So fand auch in Isny 1534 ein „Bildersturm“ statt, bei dem (nach massiven Streitigkeiten mit dem Kloster) auch die katholische Kirche St.Georg durch die Bürger der Stadt von „Götzenbildern“ geräumt wurde. Diese Bilder wurden aber ebenso – wie die Specht’sche Chronik berichtet – nicht vernichtet, sondern in die Kapelle verbracht.14 Kammerer schreibt von der „anstoßenden Frauenkapelle“ (=Marienkapelle, die sich im Kloster an der St. Georgskirche befindet) als Lagerort. 17 Vermutlich wurden dort nur die Darstellungen der Georgskirche eingelagert – die Altarbestandteile der Nikolaikirche jedoch in der räumlich näher liegenden Ölbergkapelle.
Für die Lagerung in der Ölbergkapelle spricht, dass Johann Baptist Hirscher, Pfarrer und Kunstsammler im Jahr 1850 ein Bild von „Grünewald“ aus der Kapelle erwarb. Hirscher besaß auch die Bilder des Hochaltars – Strigel wurde daher bis Ende des 19.Jahrhunderts noch mit dem Notnamen „Meister der Sammlung Hirscher“ bezeichnet.

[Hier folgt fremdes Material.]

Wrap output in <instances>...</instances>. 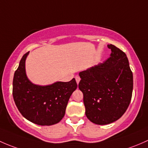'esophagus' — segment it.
<instances>
[{"label":"esophagus","instance_id":"esophagus-1","mask_svg":"<svg viewBox=\"0 0 148 148\" xmlns=\"http://www.w3.org/2000/svg\"><path fill=\"white\" fill-rule=\"evenodd\" d=\"M75 80H76V83H77V84H78L79 83V82H80V77H79V76H76L75 77Z\"/></svg>","mask_w":148,"mask_h":148}]
</instances>
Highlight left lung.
Returning a JSON list of instances; mask_svg holds the SVG:
<instances>
[{
  "instance_id": "8db88e82",
  "label": "left lung",
  "mask_w": 148,
  "mask_h": 148,
  "mask_svg": "<svg viewBox=\"0 0 148 148\" xmlns=\"http://www.w3.org/2000/svg\"><path fill=\"white\" fill-rule=\"evenodd\" d=\"M108 48L111 50L108 60L79 73L85 115L97 125L110 124L121 118L130 105L133 88L126 54L112 44Z\"/></svg>"
}]
</instances>
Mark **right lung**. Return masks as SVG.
<instances>
[{
    "mask_svg": "<svg viewBox=\"0 0 148 148\" xmlns=\"http://www.w3.org/2000/svg\"><path fill=\"white\" fill-rule=\"evenodd\" d=\"M20 61L13 80V96L21 115L39 125H52L64 117L70 97L77 85L75 78L41 86L33 84L25 73V59Z\"/></svg>",
    "mask_w": 148,
    "mask_h": 148,
    "instance_id": "right-lung-1",
    "label": "right lung"
}]
</instances>
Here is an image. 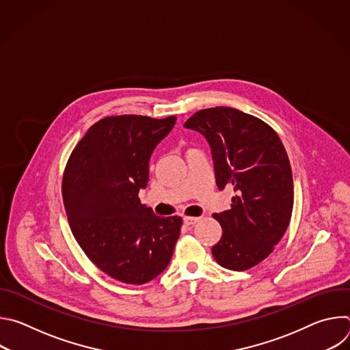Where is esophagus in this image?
<instances>
[{
	"label": "esophagus",
	"instance_id": "1",
	"mask_svg": "<svg viewBox=\"0 0 350 350\" xmlns=\"http://www.w3.org/2000/svg\"><path fill=\"white\" fill-rule=\"evenodd\" d=\"M183 221H184L185 226H193L195 223L199 221V217H189V216H185V217L183 219Z\"/></svg>",
	"mask_w": 350,
	"mask_h": 350
}]
</instances>
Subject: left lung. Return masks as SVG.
<instances>
[{
  "label": "left lung",
  "instance_id": "8db88e82",
  "mask_svg": "<svg viewBox=\"0 0 350 350\" xmlns=\"http://www.w3.org/2000/svg\"><path fill=\"white\" fill-rule=\"evenodd\" d=\"M184 127L209 142L217 188L234 191L231 208L213 215L223 235L212 254L228 270L251 269L273 252L291 220L293 181L285 148L269 124L234 108L202 109Z\"/></svg>",
  "mask_w": 350,
  "mask_h": 350
}]
</instances>
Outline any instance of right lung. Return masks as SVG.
I'll return each mask as SVG.
<instances>
[{
    "mask_svg": "<svg viewBox=\"0 0 350 350\" xmlns=\"http://www.w3.org/2000/svg\"><path fill=\"white\" fill-rule=\"evenodd\" d=\"M176 116L123 115L88 129L68 161L64 204L70 230L87 258L109 277L141 285L169 266L181 217H159L141 204L149 159Z\"/></svg>",
    "mask_w": 350,
    "mask_h": 350,
    "instance_id": "right-lung-1",
    "label": "right lung"
}]
</instances>
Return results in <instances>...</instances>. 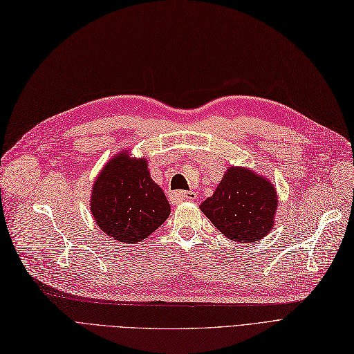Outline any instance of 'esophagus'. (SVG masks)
<instances>
[{"mask_svg": "<svg viewBox=\"0 0 354 354\" xmlns=\"http://www.w3.org/2000/svg\"><path fill=\"white\" fill-rule=\"evenodd\" d=\"M170 200H172L175 204L192 203L197 200V194L192 191H172L170 192Z\"/></svg>", "mask_w": 354, "mask_h": 354, "instance_id": "obj_1", "label": "esophagus"}]
</instances>
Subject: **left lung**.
<instances>
[{"mask_svg":"<svg viewBox=\"0 0 354 354\" xmlns=\"http://www.w3.org/2000/svg\"><path fill=\"white\" fill-rule=\"evenodd\" d=\"M277 207V191L270 179L245 166H229L212 197L200 205L226 238L239 243L266 238Z\"/></svg>","mask_w":354,"mask_h":354,"instance_id":"1","label":"left lung"}]
</instances>
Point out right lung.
<instances>
[{
    "label": "right lung",
    "mask_w": 354,
    "mask_h": 354,
    "mask_svg": "<svg viewBox=\"0 0 354 354\" xmlns=\"http://www.w3.org/2000/svg\"><path fill=\"white\" fill-rule=\"evenodd\" d=\"M90 212L109 238L137 243L165 223L170 204L151 179L146 157H131L125 149L109 159L95 179Z\"/></svg>",
    "instance_id": "1"
}]
</instances>
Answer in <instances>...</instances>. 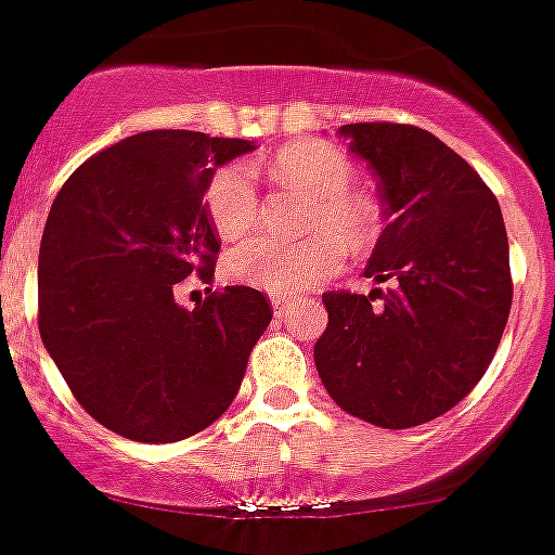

Specht berichtet auch, dass sich die Isnyer 1629 mit dem Argument gegen den Vorwurf wehrten, der Zwingli’schen Lehre anzuhängen, die Kirche sei – gemäß der Vorgaben Luthers – völlig ohne Bildwerke.15 21 Dies deutet darauf hin, dass die Altäre vermutlich 300 Jahre lang in der Ölbergkapelle verblieben – bis Hirscher den „Schatz“ zu Beginn des 19.Jahrhunderts hob. Gleichzeitig ist dies ein Indiz dafür, dass die Bilder wirklich aus Isny stammen. Wenn die Altäre seit 1524 in der Ölbergkapelle gelagert waren, haben sie dort auch die verschiedenen Stadtbrände unbeschadet überstanden. Die Ölbergkapelle war das einzige Gebäude der Stadt, das stets von den ➥ Isny’er Katastrophen verschont blieb. 22
Ein neuer, barocker Altar
In der Specht’schen Chronik25 ist auf Seite 65/66 zu lesen:
„Anno 1644 wurde der untere Altar von Holz gemachet, welcher in allem 137 fl gekostet. Dazu hat solches Geld Jacob Eberz der jüngere, des Leonhard Eberz feel Sohn in die Kirche verehrt. In eben diesem Jahr sind die Bilder zum obern Altar aufgesetzet worden, welche mein Ur-Groß-Vater seelig Hanß Rudolph Specht zu mahlen und zu vergulden die Ehre gehabt hat. Die Bilder kosteten vom Bildhauer 200 fl. und alles zusammen sie samt der großen Tafel zu mahlen 412 fl. Dieses Geld hat Herr Jacob Eberz der ältere in die Kirche verehrt, dahero sein und seiner Frauen Magdalena gebohrner Burkhardin Wapen oben aufgesetzt worden und in dem alten Leichen Buch ist ihm so wohl deßwegen als auch weil er zu Entrichtung der sehr beschwerlichen Kriegs Contributionen jährlich ein nahmhafftes und rühmliches hergeschossen, dieser Wunsch in die Ewigkeit nachgeschickt worden. Der Allmächtige getreue Gott wolle ihm solche Wohlthaten in der Ewigkeit in Gnaden vergelten.“
Dies deutet darauf hin, dass der Strigel-Altar sich 1644 nicht mehr in der Kirche befand und ein neuer Altar (im barocken, „modernen“ Stil) entstand. Ob alle Teile in der Ölbergkapelle eingelagert wurden – oder einzelne Tafeln in das Eigentum der ehemaligen Stifterfamilien übergingen, ist schwer nachzuvollziehen. Möglicherweise wurden einige Tafeln beim Stadtbrand 1631 vernichtet oder fanden den Weg in die Schweiz, als nach dem Stadtbrand einige Patrizier dorthin übersiedelten.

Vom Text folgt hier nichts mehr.